-- start of Listed records --

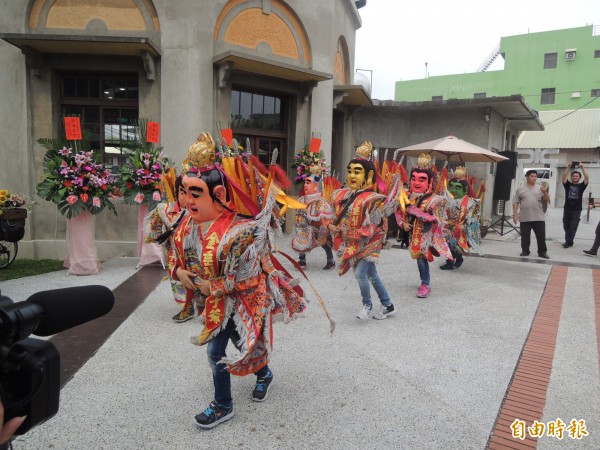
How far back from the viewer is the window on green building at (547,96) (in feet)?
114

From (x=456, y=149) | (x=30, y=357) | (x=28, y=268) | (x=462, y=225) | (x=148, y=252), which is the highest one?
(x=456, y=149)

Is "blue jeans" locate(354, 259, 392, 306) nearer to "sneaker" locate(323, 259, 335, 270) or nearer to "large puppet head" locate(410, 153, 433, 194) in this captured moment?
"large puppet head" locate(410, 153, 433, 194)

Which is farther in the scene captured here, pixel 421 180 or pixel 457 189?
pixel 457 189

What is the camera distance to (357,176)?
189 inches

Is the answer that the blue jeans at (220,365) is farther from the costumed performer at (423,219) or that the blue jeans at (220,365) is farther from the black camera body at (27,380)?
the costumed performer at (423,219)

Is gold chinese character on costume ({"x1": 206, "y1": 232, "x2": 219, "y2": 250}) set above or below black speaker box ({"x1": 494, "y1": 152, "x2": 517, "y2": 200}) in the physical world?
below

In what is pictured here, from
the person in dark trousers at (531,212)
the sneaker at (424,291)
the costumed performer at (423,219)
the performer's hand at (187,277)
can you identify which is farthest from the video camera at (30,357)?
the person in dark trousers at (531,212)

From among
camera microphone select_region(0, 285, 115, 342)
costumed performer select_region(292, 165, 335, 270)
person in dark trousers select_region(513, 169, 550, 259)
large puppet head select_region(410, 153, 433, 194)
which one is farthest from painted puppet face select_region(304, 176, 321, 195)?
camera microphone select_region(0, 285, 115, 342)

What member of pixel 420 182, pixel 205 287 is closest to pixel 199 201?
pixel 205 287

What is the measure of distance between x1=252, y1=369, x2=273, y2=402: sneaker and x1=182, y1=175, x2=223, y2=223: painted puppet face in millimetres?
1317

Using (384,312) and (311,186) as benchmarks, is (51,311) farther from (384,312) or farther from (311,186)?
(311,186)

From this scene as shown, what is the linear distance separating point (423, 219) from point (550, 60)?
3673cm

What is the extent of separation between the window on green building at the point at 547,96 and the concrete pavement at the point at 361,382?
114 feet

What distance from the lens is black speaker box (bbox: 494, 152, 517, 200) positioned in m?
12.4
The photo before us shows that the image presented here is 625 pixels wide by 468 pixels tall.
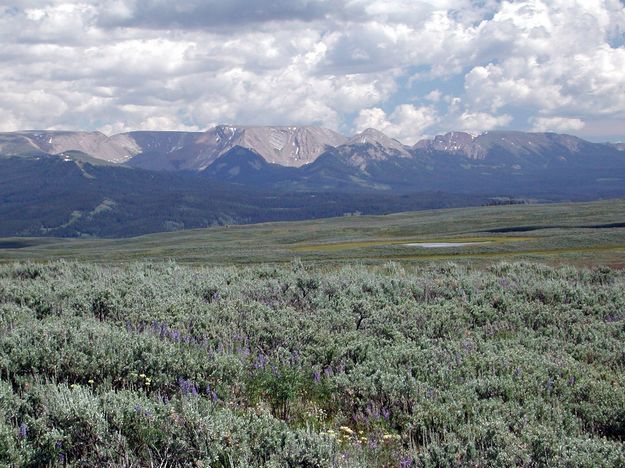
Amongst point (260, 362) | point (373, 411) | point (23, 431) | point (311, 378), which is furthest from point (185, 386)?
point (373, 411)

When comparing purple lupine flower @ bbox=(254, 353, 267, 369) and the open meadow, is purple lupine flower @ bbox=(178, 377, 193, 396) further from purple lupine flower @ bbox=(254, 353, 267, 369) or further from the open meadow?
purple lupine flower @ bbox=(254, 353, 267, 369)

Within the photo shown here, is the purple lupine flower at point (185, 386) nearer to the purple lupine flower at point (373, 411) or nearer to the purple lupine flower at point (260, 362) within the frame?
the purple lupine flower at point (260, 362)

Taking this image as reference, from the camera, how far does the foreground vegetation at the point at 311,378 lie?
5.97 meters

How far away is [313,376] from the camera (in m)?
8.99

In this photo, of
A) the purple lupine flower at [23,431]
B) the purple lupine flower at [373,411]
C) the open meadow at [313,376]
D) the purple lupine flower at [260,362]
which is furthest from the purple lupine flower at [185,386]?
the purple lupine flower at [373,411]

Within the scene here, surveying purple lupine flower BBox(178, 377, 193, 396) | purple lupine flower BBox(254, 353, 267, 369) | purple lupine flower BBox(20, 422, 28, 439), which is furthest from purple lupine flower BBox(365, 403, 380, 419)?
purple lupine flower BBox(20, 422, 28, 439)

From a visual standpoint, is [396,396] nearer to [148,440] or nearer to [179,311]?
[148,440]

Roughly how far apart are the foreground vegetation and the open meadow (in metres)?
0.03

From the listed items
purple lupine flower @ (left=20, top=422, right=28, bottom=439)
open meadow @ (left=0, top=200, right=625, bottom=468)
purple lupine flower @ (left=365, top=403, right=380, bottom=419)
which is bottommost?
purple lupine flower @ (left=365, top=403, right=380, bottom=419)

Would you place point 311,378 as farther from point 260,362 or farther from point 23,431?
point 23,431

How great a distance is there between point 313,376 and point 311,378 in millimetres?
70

-- end of Listed records --

Update all of the lines above, replacing "millimetres" with "millimeters" wherever it occurs and leaving everything else unchanged. Omit the pictures from your answer.

Task output.
How far back from the viewer is the window on green building at (547,96) (in feet)?
114

From (x=456, y=149) | (x=30, y=357) | (x=28, y=268) | (x=462, y=225) | (x=148, y=252), which is the highest one?
(x=456, y=149)

Is "blue jeans" locate(354, 259, 392, 306) nearer to "sneaker" locate(323, 259, 335, 270) or nearer to "large puppet head" locate(410, 153, 433, 194) in this captured moment?
"large puppet head" locate(410, 153, 433, 194)

Which is farther in the scene captured here, pixel 421 180 or pixel 457 189?
pixel 457 189

What is the camera distance to (357,176)?
189 inches

Is the answer that the blue jeans at (220,365) is farther from the costumed performer at (423,219) or that the blue jeans at (220,365) is farther from the black camera body at (27,380)?
the costumed performer at (423,219)

Is gold chinese character on costume ({"x1": 206, "y1": 232, "x2": 219, "y2": 250}) set above or below black speaker box ({"x1": 494, "y1": 152, "x2": 517, "y2": 200}) in the physical world?
below

In what is pictured here, from
the person in dark trousers at (531,212)
the sneaker at (424,291)
the costumed performer at (423,219)
the performer's hand at (187,277)
can you identify which is farthest from the video camera at (30,357)?
the person in dark trousers at (531,212)

From among
camera microphone select_region(0, 285, 115, 342)
costumed performer select_region(292, 165, 335, 270)
person in dark trousers select_region(513, 169, 550, 259)
large puppet head select_region(410, 153, 433, 194)
which one is farthest from painted puppet face select_region(304, 176, 321, 195)?
camera microphone select_region(0, 285, 115, 342)

What member of pixel 420 182, pixel 205 287 is closest to pixel 199 201?
pixel 205 287

What is the measure of distance between x1=252, y1=369, x2=273, y2=402: sneaker and x1=182, y1=175, x2=223, y2=223: painted puppet face in millimeters?
1317

Using (384,312) and (311,186) as benchmarks, is (51,311) farther from (384,312) or farther from (311,186)?
(311,186)

From this scene as shown, what is the linear distance separating point (423, 219) from point (550, 60)?
3673cm

What is the extent of separation between the window on green building at the point at 547,96 and the concrete pavement at the point at 361,382?
114 feet

What distance from the lens is black speaker box (bbox: 494, 152, 517, 200) positioned in m?
12.4
The photo before us shows that the image presented here is 625 pixels wide by 468 pixels tall.
Amongst point (260, 362) | point (373, 411) | point (23, 431) | point (311, 378), which is furthest from point (185, 386)?
point (373, 411)

When comparing purple lupine flower @ bbox=(254, 353, 267, 369) and the open meadow, is purple lupine flower @ bbox=(178, 377, 193, 396) further from purple lupine flower @ bbox=(254, 353, 267, 369) or further from the open meadow?
purple lupine flower @ bbox=(254, 353, 267, 369)

Within the photo shown here, is the purple lupine flower at point (185, 386) nearer to the purple lupine flower at point (373, 411) or nearer to the purple lupine flower at point (260, 362) within the frame?
the purple lupine flower at point (260, 362)

Taking this image as reference, from the camera, how far does the foreground vegetation at the point at 311,378 lie?
5.97 meters

How far away is [313,376] from the camera (in m)?
8.99

In this photo, of
A) the purple lupine flower at [23,431]
B) the purple lupine flower at [373,411]
C) the open meadow at [313,376]
D) the purple lupine flower at [260,362]
which is furthest from the purple lupine flower at [185,386]?
the purple lupine flower at [373,411]

Within the scene here, surveying purple lupine flower BBox(178, 377, 193, 396) | purple lupine flower BBox(254, 353, 267, 369) | purple lupine flower BBox(20, 422, 28, 439), which is furthest from purple lupine flower BBox(365, 403, 380, 419)?
purple lupine flower BBox(20, 422, 28, 439)

From a visual standpoint, is [396,396] nearer to [148,440] or nearer to [179,311]?
[148,440]

Roughly how far apart are the foreground vegetation and the open meadow (in metres)?
0.03

From the listed items
purple lupine flower @ (left=20, top=422, right=28, bottom=439)
open meadow @ (left=0, top=200, right=625, bottom=468)
purple lupine flower @ (left=365, top=403, right=380, bottom=419)
which is bottommost?
purple lupine flower @ (left=365, top=403, right=380, bottom=419)

Would you place point 311,378 as farther from point 260,362 or farther from point 23,431?
point 23,431

How great a distance is there between point 313,376 and point 311,378 in millimeters?
70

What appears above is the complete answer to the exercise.